Here is how the race went. Everyone lined up at the starting gate - all 10,000 of us. The announcement to start went and... everyone stood there. 10,000 people cannot start on a dime and it took awhile for the wave of movement to reach where I was. When it did, everyone immediately started jogging forward... and then stopped as they realized that there was nowhere to run to because there was still a huge mass of people immediately ahead. We started again, walking slowly, then faster and faster. Around this time we crossed the starting line.[According to the Calgary Herald, it took over 15 minutes for everyone to cross the starting line, a point at which the race's winner - final time 30m45s - was at the halfway point] The crowd started to spread out and people started jogging and running.

My strategy was to run to each 1 km marker, then walk for two minutes, repeating until I got to the finish line.

At the 5 km mark I passed Sherrie, a coworker, "I didn't think I'd be passing you" I said (Sherrie is in much better shape than I am, plus she's six feet tall, so I can't even use my long stride as an advantage). She was running with her son Gavin (His first 10 km race), lucky for me she would slow down to allow Gavin to keep up with her. We spent the rest of the race passing each other repeatedly.

On the home stretch, 4th street, the participants encountered the only assholes of the race. The first was a pickup truck that cut across the race route. The driver revved his engine really loudly to let us all know that he was In A Hurry. Jerk.

The other was a heckler [What kind of moron heckles a foot race?]. He was making panting/grunting noises (i.e. like he was out of shape and running a race, G-harf G-harf) as I ran by - he may even have been directing them at me, but I wasn't really paying attention. However, the guy who was running right behind me yelled "Hey fatty, let's see you come out here and run." This shut the heckler up pretty quick.

The jerks were far far outweighed by the great people along the route shouting encouragement, the live bands, the volunteers, the extremely well-organized race officials and especially the people who in Roxboro who aimed their sprinklers at me.[Providing a much appreciated respite from the 25 degree heat.]

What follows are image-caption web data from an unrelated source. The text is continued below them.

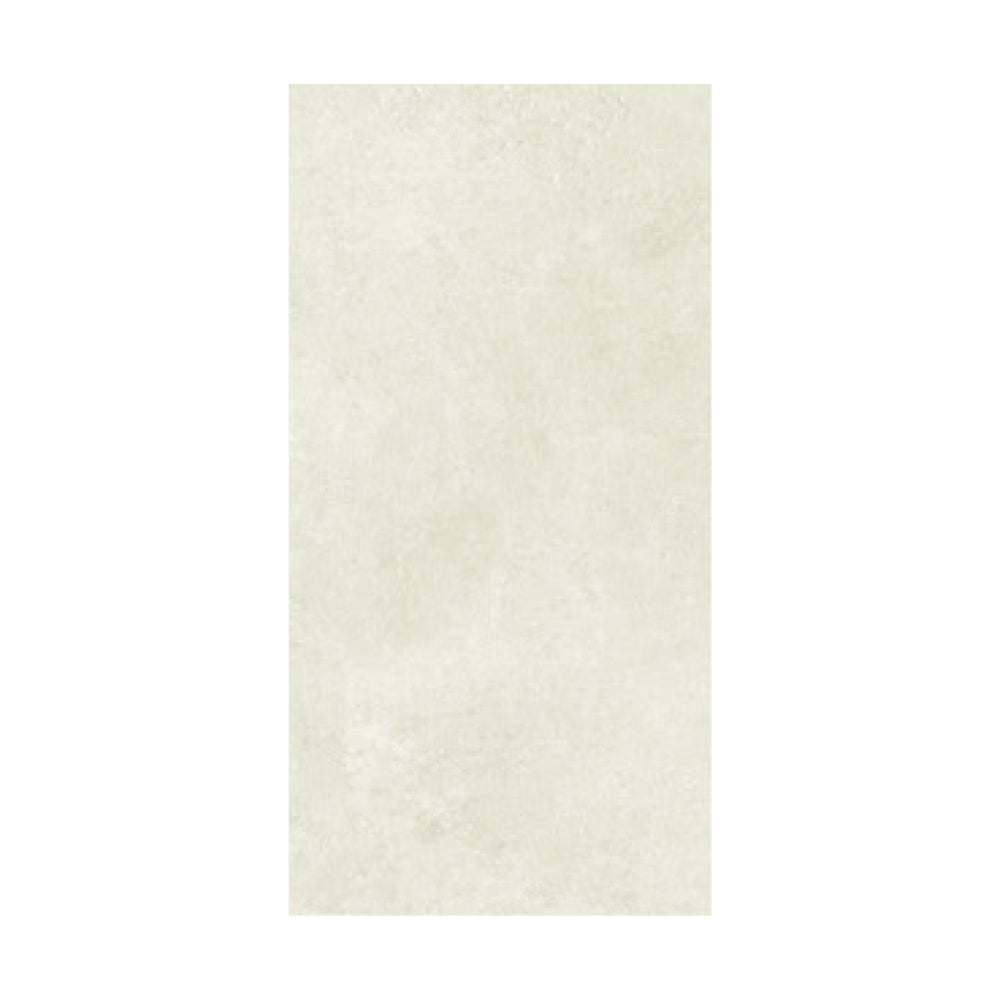 Gres - Living White Gres Mate 30x60 Rectificado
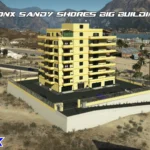 DNX Sandy Shores Big Builging [MLO | YMAP | ADD-ON] V1.0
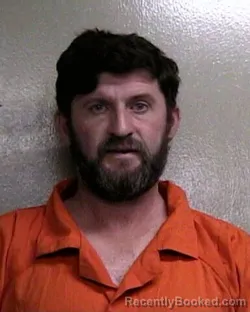 Mugshot of KEITH DOUGLAS SANDERS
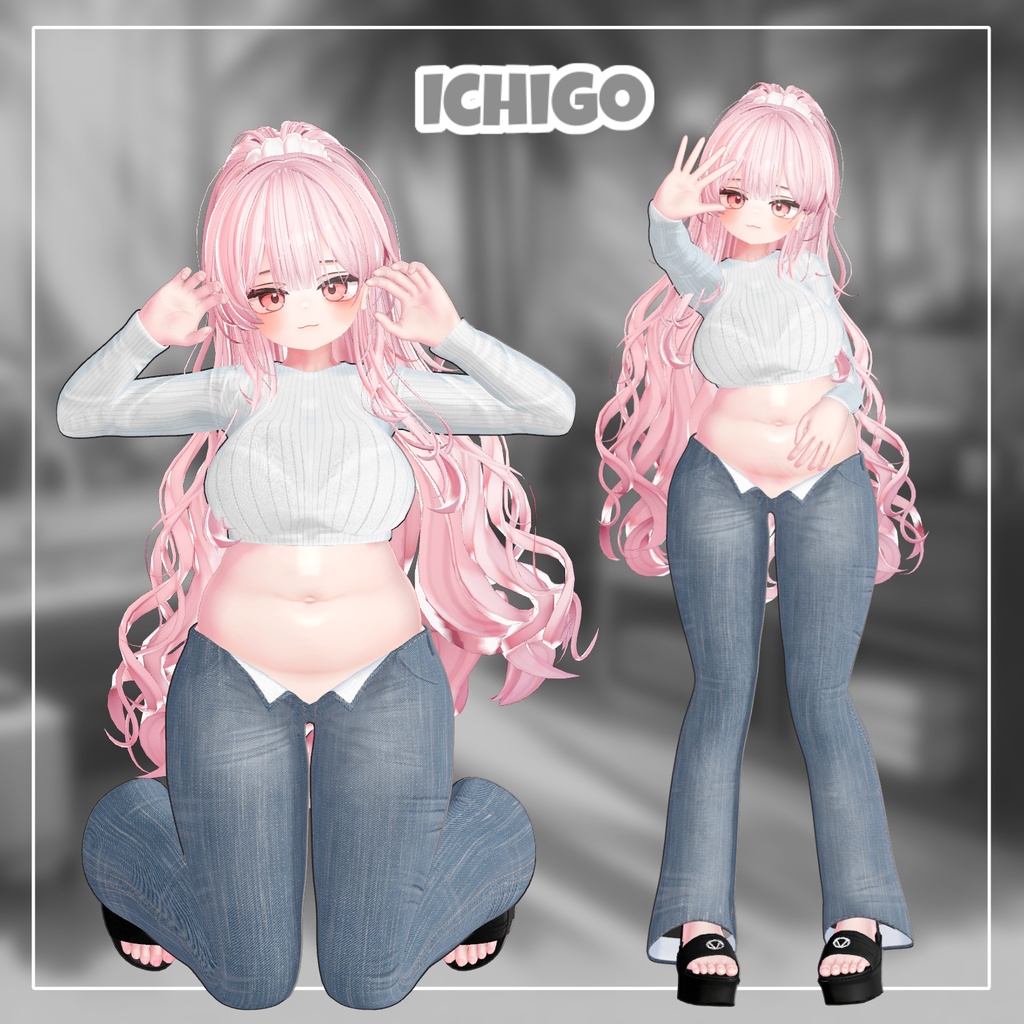 【14アバター対応】 Moscow Mule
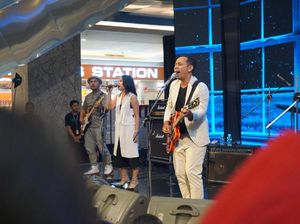 Tutup dHOT Music Bali, Pongki Ajak Penonton Jejingkrakan Tutup dHOT Music Bali, Pongki Ajak Penonton Jejingkrakan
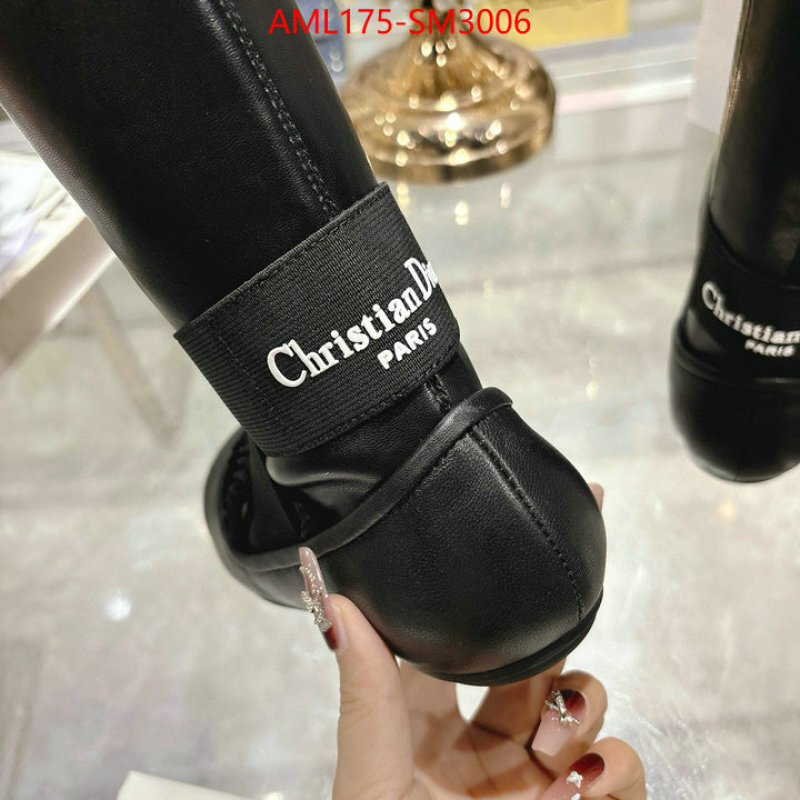 Women Shoes-Dior fake ID: SM3006 $: 175USD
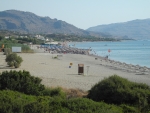 Schöner Strand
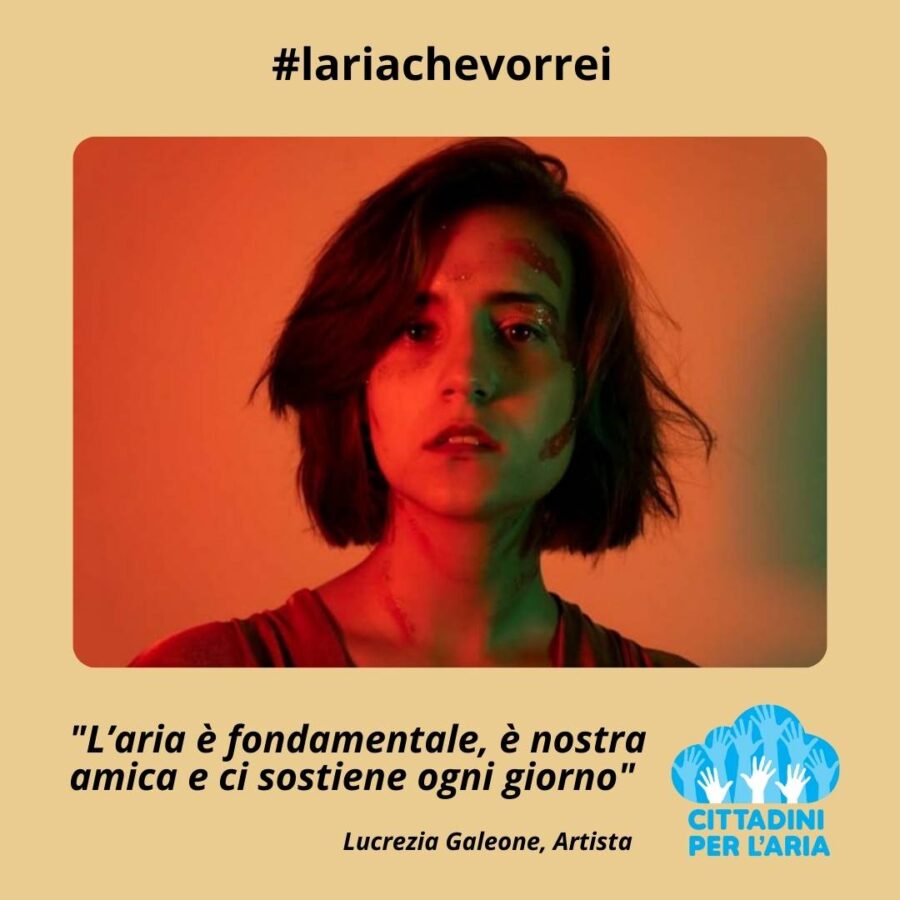 Lucrezia Galeone #lariachevorrei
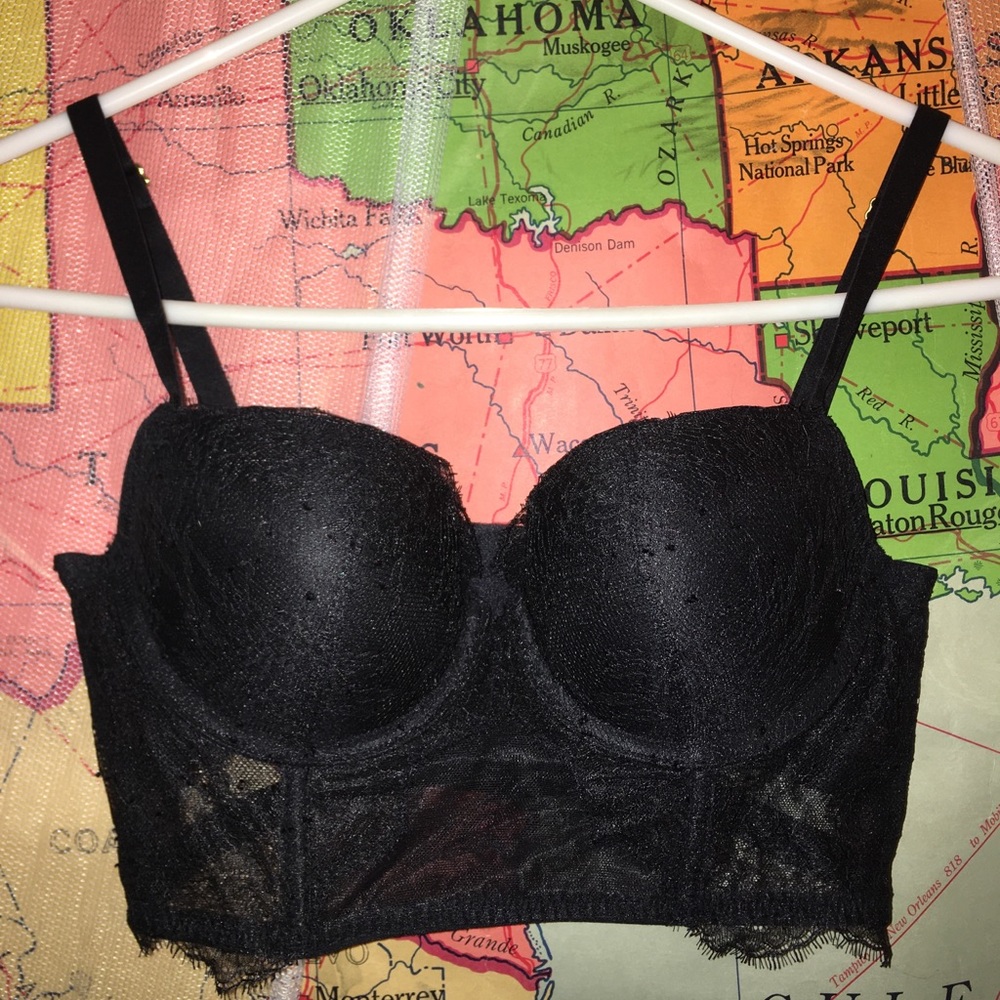 Sexy Victoria’s Secret Lingerie Top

Sherrie and Gavin passed me for the last time with only 1 Km left to go. I poured on the speed and ran across the finish line about 50 meters behind them. However, the race was not a simple first-across-the-finish-line contest. All of the participants were given racing chips which measure when you cross the start and finish line and give the difference. As Sherrie, Gavin and I all started out at different times we should have gotten wildly different times.

Monday's paper had the official race results, our standings (place, time and name):

2124, 1:13:47, Sherrie
2125, 1:13:47, James
2126, 1:13:47, Gavin
Sigh, she beat me by less than a second.

Well, I'm going to Vancouver next week, so don't expect anything via email that week. Afterwards, I'll probably talk about my coastal adventures (as opposed to my Postal Adventures, which I can't talk about due to the publication ban the judge put on the whole sordid affair).